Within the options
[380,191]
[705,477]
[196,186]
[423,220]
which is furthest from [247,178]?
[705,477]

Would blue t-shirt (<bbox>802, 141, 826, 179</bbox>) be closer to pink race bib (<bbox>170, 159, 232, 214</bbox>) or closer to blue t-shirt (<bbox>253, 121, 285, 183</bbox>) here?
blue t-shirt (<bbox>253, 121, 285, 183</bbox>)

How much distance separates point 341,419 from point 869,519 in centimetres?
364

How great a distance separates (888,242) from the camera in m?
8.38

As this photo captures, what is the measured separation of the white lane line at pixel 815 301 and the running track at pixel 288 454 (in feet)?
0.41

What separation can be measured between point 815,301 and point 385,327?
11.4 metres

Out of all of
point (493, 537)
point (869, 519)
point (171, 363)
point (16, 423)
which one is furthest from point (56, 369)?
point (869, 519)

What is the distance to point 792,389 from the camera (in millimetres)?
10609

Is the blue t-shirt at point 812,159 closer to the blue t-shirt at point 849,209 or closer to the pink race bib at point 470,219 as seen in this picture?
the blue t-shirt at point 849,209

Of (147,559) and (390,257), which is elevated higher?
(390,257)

════════════════════

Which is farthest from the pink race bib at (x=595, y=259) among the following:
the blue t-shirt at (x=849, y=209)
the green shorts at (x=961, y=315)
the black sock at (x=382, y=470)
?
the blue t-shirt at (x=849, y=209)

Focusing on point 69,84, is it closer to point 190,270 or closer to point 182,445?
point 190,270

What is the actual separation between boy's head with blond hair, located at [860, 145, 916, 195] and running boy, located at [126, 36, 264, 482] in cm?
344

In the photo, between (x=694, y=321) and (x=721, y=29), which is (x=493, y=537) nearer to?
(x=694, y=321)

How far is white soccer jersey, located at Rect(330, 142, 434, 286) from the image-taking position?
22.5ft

════════════════════

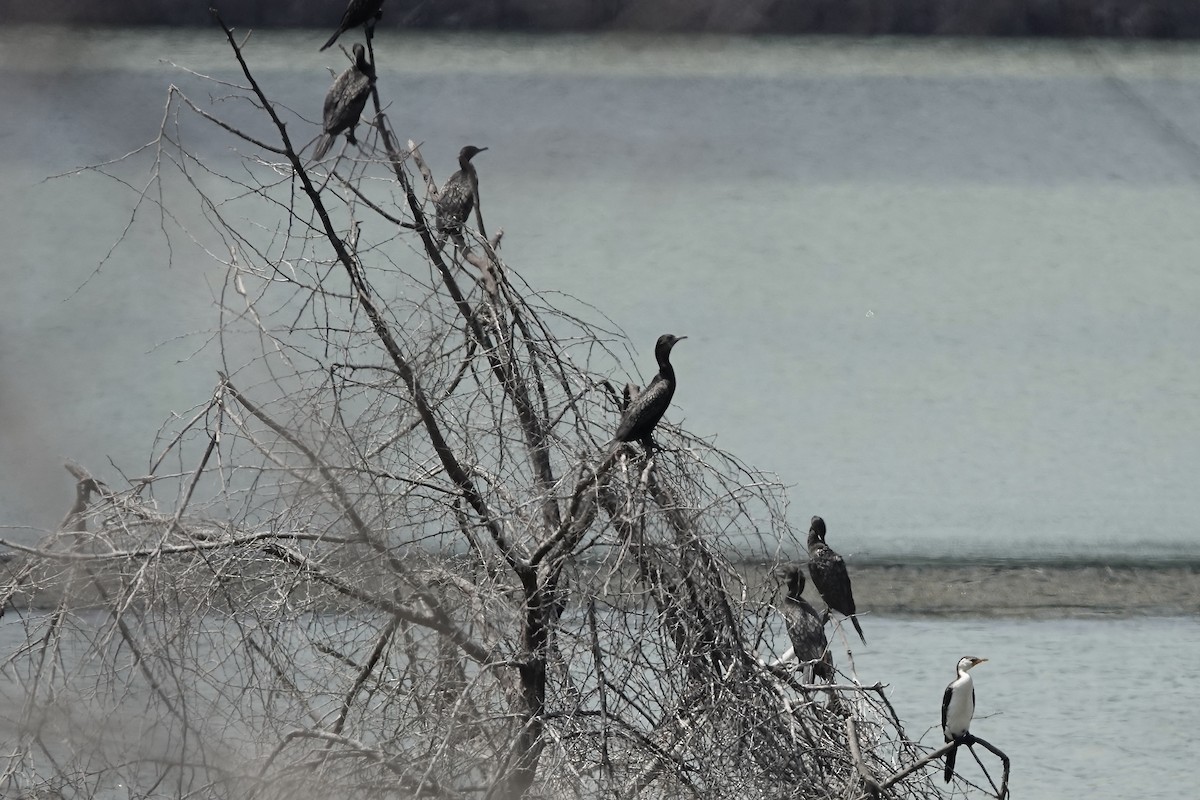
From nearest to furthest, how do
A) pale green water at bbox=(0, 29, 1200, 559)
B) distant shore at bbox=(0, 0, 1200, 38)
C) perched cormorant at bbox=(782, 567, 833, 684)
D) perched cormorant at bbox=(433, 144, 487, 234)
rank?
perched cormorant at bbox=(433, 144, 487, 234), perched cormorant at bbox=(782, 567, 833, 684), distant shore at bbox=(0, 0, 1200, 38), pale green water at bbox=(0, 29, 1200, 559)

════════════════════

ÉNONCÉ DU PROBLÈME: Convertis en liste JSON de chaînes les lignes situées entre celle qui contient « Within the options » et celle qui contient « 11.4 metres », ces deux lignes comprises. Mets une chaîne par ligne et omets les lignes vides.

RÉSULTAT DE L'EXERCICE:
[
  "Within the options",
  "[380,191]",
  "[705,477]",
  "[196,186]",
  "[423,220]",
  "which is furthest from [247,178]?",
  "[705,477]",
  "Would blue t-shirt (<bbox>802, 141, 826, 179</bbox>) be closer to pink race bib (<bbox>170, 159, 232, 214</bbox>) or closer to blue t-shirt (<bbox>253, 121, 285, 183</bbox>) here?",
  "blue t-shirt (<bbox>253, 121, 285, 183</bbox>)",
  "How much distance separates point 341,419 from point 869,519 in centimetres?",
  "364",
  "How great a distance separates (888,242) from the camera in m?",
  "8.38",
  "As this photo captures, what is the measured separation of the white lane line at pixel 815 301 and the running track at pixel 288 454 (in feet)?",
  "0.41",
  "What separation can be measured between point 815,301 and point 385,327?",
  "11.4 metres"
]